* [Task]: Retype all of the entries exactly as they appear.

Stored items:

*** Block opens ***

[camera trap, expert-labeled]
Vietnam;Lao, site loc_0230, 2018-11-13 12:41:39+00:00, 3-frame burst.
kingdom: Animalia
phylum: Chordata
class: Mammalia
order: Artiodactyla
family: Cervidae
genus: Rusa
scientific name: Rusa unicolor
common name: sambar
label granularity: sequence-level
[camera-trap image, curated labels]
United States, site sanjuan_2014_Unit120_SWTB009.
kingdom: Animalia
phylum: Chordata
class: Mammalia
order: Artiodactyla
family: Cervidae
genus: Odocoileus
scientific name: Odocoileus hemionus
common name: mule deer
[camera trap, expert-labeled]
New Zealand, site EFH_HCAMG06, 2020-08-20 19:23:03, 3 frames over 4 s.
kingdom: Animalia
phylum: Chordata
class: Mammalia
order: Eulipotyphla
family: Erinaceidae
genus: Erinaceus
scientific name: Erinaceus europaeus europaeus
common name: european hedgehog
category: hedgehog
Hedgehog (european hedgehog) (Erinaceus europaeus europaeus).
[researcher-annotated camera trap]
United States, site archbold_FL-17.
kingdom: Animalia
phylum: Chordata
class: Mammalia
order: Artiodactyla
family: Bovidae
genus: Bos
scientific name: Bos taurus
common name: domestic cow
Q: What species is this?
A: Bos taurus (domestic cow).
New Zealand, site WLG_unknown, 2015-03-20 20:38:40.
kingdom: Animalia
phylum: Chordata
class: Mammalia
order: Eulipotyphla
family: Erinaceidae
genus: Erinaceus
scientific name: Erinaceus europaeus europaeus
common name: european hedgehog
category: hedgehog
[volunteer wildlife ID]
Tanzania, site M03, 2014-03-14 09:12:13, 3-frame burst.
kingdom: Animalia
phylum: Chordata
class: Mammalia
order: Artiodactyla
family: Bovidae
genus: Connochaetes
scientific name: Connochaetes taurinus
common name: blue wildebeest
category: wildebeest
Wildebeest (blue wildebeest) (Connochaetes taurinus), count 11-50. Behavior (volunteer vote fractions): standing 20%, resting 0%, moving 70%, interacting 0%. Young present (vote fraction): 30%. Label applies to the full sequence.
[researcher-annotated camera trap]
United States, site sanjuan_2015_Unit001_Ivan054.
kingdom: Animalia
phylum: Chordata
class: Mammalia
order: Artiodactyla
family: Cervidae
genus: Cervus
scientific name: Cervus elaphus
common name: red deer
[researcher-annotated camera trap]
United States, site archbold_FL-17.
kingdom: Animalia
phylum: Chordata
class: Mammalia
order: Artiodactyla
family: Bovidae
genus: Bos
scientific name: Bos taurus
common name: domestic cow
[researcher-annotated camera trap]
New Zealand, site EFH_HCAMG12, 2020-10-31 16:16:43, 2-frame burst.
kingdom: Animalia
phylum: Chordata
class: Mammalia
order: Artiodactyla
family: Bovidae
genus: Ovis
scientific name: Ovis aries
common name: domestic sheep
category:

*** Block closes ***

* [Reply]:
[camera trap, expert-labeled]
Vietnam;Lao, site loc_0230, 2018-11-13 12:41:39+00:00, 3-frame burst.
kingdom: Animalia
phylum: Chordata
class: Mammalia
order: Artiodactyla
family: Cervidae
genus: Rusa
scientific name: Rusa unicolor
common name: sambar
label granularity: sequence-level
[camera-trap image, curated labels]
United States, site sanjuan_2014_Unit120_SWTB009.
kingdom: Animalia
phylum: Chordata
class: Mammalia
order: Artiodactyla
family: Cervidae
genus: Odocoileus
scientific name: Odocoileus hemionus
common name: mule deer
[camera trap, expert-labeled]
New Zealand, site EFH_HCAMG06, 2020-08-20 19:23:03, 3 frames over 4 s.
kingdom: Animalia
phylum: Chordata
class: Mammalia
order: Eulipotyphla
family: Erinaceidae
genus: Erinaceus
scientific name: Erinaceus europaeus europaeus
common name: european hedgehog
category: hedgehog
Hedgehog (european hedgehog) (Erinaceus europaeus europaeus).
[researcher-annotated camera trap]
United States, site archbold_FL-17.
kingdom: Animalia
phylum: Chordata
class: Mammalia
order: Artiodactyla
family: Bovidae
genus: Bos
scientific name: Bos taurus
common name: domestic cow
Q: What species is this?
A: Bos taurus (domestic cow).
New Zealand, site WLG_unknown, 2015-03-20 20:38:40.
kingdom: Animalia
phylum: Chordata
class: Mammalia
order: Eulipotyphla
family: Erinaceidae
genus: Erinaceus
scientific name: Erinaceus europaeus europaeus
common name: european hedgehog
category: hedgehog
[volunteer wildlife ID]
Tanzania, site M03, 2014-03-14 09:12:13, 3-frame burst.
kingdom: Animalia
phylum: Chordata
class: Mammalia
order: Artiodactyla
family: Bovidae
genus: Connochaetes
scientific name: Connochaetes taurinus
common name: blue wildebeest
category: wildebeest
Wildebeest (blue wildebeest) (Connochaetes taurinus), count 11-50. Behavior (volunteer vote fractions): standing 20%, resting 0%, moving 70%, interacting 0%. Young present (vote fraction): 30%. Label applies to the full sequence.
[researcher-annotated camera trap]
United States, site sanjuan_2015_Unit001_Ivan054.
kingdom: Animalia
phylum: Chordata
class: Mammalia
order: Artiodactyla
family: Cervidae
genus: Cervus
scientific name: Cervus elaphus
common name: red deer
[researcher-annotated camera trap]
United States, site archbold_FL-17.
kingdom: Animalia
phylum: Chordata
class: Mammalia
order: Artiodactyla
family: Bovidae
genus: Bos
scientific name: Bos taurus
common name: domestic cow
[researcher-annotated camera trap]
New Zealand, site EFH_HCAMG12, 2020-10-31 16:16:43, 2-frame burst.
kingdom: Animalia
phylum: Chordata
class: Mammalia
order: Artiodactyla
family: Bovidae
genus: Ovis
scientific name: Ovis aries
common name: domestic sheep
category:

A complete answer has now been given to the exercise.